The facts of this case present a situation where equitable relief is appropriate because Tancos did not receive timely notice, actual or constructive, of the trial court's ruling on the motion to correct errors and judgment n.o.v. See Brendonwood Common v. Kohlenbeck (1981), Ind.App., 416 N.E.2d 1335. Tancos filed his praecipe for record on July 5, 1985, twenty-nine days after June 6, 1985. Thus, this appeal was timely initiated.

II. Dismissal of Counterclaim

A jury's verdict may be set aside only where a latent lack of evidence exists or the verdict is contrary to the uncontradicted evidence. Bymaster v. Bankers National Life Ins. Co. (1985), Ind., 480 N.E.2d 273, 281. When the trial court considers a motion for judgment on the evidence subsequent to the jury's verdict, it must view the evidence in a light most favorable to the nonmoving party. The trial court may enter judgment only if there is no substantial evidence or reasonable inference to be adduced therefrom to support an essential element of the claim. The evidence must point unerringly to a conclusion not reached by the jury. Huff v. Travelers Indemnity Co. (1977), 266 Ind. 414, 363 N.E.2d 985, 990. If there is relevant evidence supporting the verdict, the motion may not properly be granted. Id. The final determination is left to the factfinder. Id.

Here, the court overturned the jury's $25,000 award on Tancos's counterclaim and dismissed it. Tancos argues, and we agree, relevant probative evidence was presented on this issue and the court erred when it reversed the jury's verdict.
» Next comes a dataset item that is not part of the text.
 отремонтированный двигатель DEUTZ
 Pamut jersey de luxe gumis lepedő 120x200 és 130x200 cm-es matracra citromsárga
The trial court held AWI's taking of inventory items was a "stock adjustment" normal in the ordinary course of business. (R. 142). On this theory, the court set aside Tancos's claims for conversion and interference with a contractual relationship.

Tancos presented relevant evidence of probative value the stock adjustment conducted by AWI was in fact a repossession. The stock reductions were many times the industry average during 1982. Also, experts testified the volume of inventory reduction due to stock adjustments was not common. Finally, adjustment implies a taking followed by replacement; however, almost none of the inventory reduction due to stock adjustment was replaced by AWI.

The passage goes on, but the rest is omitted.